Consigna 1:
Reproduce literalmente, en el texto sobre el adorno corporal de los fulani, el tramo que va desde "Al igual que en" hasta "aceptar y respetar.".
Consigna 2:
Prosigue el texto sobre el adorno corporal de los fulani a partir de su última oración.

Al igual que en la mayor parte de las tribus africanas, los tatuajes faciales les diferencian de otros grupos étnicos. En el caso de las mujeres, es llamativo como símbolo de su tribu, el aspecto de los labios, gruesos y negros. Cada vez que una niña llega a la edad adulta, sus labios se tatuarán según la costumbre tribal. Primero se les aplica carbón negro y luego se utiliza una aguja de madera para pinchar en ellos. Durante todo el proceso no se emplea ningún tipo de anestesia, lo que produce un dolor que tiene que ser llevado con resignación para demostrar su valor. Al cabo de casi dos horas los labios se volverán grandes y sexis. Es evidente que los cánones de belleza son diferentes en todas las sociedades y culturas. Las escarificaciones, los platos labiales y los labios negros e hinchados, son ejemplos de tradiciones que no debemos criticar sino más bien aceptar y respetar.

Muchas de las mujeres se perforan las orejas y se insertan anillos o grandes aretes de oro retorcidos. Igualmente, suelen ponerse un pequeño anillo de oro o plata en sus fosas nasales. Las jóvenes tienen en sus muñecas y tobillos varios anillos de plata o cobre que simbolizan su riqueza. Sus formas de decoración corporal siempre me han llamado la atención por la belleza del resultado final. Cada vez son más los diseñadores de moda que se inspiran en las mujeres Fulani para sus nuevas creaciones. Al igual que sucede con la mayoría de los grupos Peul, en el momento del nacimiento a los niños se les colocan unos amuletos de cuero para garantizar su virilidad y a las niñas otros de diferente diseño para asegurar su fecundidad. Otro aspecto interesante es observar las similitudes que tanto hombres como mujeres tienen a la hora de acicalarse. A pesar de la diversidad de peinados entre las mujeres Fulani, la mayoría de las veces los hombres se peinan de la misma manera. Igualmente, es habitual ver hombres con los labios y encías ennegrecidas.

Extractos de datos de preguntas espaciales:
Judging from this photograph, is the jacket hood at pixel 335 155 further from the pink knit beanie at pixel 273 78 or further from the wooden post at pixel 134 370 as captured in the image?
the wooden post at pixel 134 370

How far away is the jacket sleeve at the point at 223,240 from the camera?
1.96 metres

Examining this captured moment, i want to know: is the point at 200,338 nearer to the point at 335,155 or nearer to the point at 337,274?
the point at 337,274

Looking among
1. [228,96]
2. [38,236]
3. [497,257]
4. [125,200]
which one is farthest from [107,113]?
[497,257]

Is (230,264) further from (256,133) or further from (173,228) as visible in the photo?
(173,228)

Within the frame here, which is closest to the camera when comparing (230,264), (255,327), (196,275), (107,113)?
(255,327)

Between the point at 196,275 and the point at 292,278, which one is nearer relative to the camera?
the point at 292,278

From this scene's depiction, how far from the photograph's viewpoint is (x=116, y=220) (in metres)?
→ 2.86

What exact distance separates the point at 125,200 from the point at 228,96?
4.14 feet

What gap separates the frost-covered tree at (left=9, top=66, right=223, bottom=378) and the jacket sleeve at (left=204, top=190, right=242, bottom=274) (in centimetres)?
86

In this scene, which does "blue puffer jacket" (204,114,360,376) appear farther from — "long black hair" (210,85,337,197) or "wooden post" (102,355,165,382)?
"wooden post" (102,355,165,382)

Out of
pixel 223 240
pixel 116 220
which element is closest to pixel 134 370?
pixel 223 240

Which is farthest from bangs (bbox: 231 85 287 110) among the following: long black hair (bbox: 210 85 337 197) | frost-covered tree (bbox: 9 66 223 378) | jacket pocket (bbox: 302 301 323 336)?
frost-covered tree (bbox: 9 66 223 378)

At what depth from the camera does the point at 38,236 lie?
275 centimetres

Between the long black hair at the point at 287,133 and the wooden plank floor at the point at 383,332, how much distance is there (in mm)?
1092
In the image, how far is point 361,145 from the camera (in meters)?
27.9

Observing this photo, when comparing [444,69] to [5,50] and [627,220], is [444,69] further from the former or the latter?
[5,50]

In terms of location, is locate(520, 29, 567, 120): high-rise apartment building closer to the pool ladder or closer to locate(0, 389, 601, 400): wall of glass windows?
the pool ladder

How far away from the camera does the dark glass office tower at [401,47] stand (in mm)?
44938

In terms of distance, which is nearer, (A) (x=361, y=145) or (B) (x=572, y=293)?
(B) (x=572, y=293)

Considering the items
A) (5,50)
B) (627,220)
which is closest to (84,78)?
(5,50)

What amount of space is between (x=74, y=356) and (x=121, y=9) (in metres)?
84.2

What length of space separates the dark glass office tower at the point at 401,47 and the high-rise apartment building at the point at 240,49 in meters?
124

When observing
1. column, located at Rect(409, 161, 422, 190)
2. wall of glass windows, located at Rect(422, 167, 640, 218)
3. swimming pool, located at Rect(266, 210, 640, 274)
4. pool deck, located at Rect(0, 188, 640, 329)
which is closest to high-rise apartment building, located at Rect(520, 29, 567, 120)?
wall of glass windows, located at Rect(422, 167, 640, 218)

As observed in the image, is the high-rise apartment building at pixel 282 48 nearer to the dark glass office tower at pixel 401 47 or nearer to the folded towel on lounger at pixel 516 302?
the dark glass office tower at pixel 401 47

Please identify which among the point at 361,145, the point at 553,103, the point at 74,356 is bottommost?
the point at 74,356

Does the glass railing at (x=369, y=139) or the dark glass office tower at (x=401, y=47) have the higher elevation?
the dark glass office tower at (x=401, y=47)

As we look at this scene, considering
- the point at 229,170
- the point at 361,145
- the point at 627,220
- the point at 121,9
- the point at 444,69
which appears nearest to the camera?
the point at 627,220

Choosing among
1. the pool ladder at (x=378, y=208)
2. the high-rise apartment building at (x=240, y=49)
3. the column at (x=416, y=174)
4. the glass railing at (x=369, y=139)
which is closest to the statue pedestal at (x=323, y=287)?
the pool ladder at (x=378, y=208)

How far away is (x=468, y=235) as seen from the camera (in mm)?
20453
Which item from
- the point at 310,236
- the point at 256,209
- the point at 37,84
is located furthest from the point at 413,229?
==
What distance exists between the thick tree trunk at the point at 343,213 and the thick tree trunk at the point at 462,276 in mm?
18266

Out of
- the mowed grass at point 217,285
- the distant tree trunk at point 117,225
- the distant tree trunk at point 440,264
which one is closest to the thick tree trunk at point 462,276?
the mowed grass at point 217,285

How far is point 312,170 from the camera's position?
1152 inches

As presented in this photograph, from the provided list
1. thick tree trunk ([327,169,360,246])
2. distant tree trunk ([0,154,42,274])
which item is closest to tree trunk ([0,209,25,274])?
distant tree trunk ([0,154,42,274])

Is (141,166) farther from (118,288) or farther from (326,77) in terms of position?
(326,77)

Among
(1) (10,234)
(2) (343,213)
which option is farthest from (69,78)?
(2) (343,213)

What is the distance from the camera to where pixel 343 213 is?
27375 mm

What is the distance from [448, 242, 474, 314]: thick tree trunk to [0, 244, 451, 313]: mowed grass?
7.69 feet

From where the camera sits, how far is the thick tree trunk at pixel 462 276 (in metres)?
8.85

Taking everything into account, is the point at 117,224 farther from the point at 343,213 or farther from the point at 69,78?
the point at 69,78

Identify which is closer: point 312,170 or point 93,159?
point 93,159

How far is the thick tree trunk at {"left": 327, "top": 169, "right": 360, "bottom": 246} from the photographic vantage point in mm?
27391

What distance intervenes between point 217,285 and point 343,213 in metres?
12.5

Respuesta 1:
Al igual que en la mayor parte de las tribus africanas, los tatuajes faciales les diferencian de otros grupos étnicos. En el caso de las mujeres, es llamativo como símbolo de su tribu, el aspecto de los labios, gruesos y negros. Cada vez que una niña llega a la edad adulta, sus labios se tatuarán según la costumbre tribal. Primero se les aplica carbón negro y luego se utiliza una aguja de madera para pinchar en ellos. Durante todo el proceso no se emplea ningún tipo de anestesia, lo que produce un dolor que tiene que ser llevado con resignación para demostrar su valor. Al cabo de casi dos horas los labios se volverán grandes y sexis. Es evidente que los cánones de belleza son diferentes en todas las sociedades y culturas. Las escarificaciones, los platos labiales y los labios negros e hinchados, son ejemplos de tradiciones que no debemos criticar sino más bien aceptar y respetar.

Respuesta 2:
Nuestro viaje no tiene un rumbo preciso. Fluimos a través de la aridez y sequedad que nos rodea. Las líneas y huellas del paso de los animales son una especie de brújula que nos hace variar el rumbo. Líneas que siempre confluyen en algún pozo o punto de agua, los verdaderos “meeting point” de África. En la lejanía se divisan las modernas torres de “oro líquido” llamadas “forage”. Son como los faros de las costas marinas, pero aquí, en medio del desierto. 

 Conforme nos acercamos, el ambiente parece transformarse. El horizonte se tiñe de un polvo anaranjado creando bajo el sol un halo casi mágico. Es entonces cuando la escena se completa con los sonidos de miles de cabezas de ganado cuya larga cornamenta parece rasgar la atmósfera de vida que nos rodea. Y, en medio de este espectáculo, los pastores Peul dirigiendo una función que no ha cesado a lo largo de los siglos.

La mejor experiencia consiste en formar parte de la escenificación. Abandonar el vehículo y adentrarse en la gigantesca burbuja de vida procurando que tus sentidos te conduzcan, sin ser pisado, entre los cebúes y los pastores. Vara en mano, corren de un lado a otro para controlar su rebaño. 

Después de muchos años de encuentro con estos pastores, para mí, sigue siendo un misterio sin resolver cómo hacen para no perder a sus animales mezclados en este caos de miles de patas moviéndose de un lado a otro. Puede que la estrecha relación de los Peul con sus rebaños, relación casi familiar, sea la clave de este orden en tal “desorden”.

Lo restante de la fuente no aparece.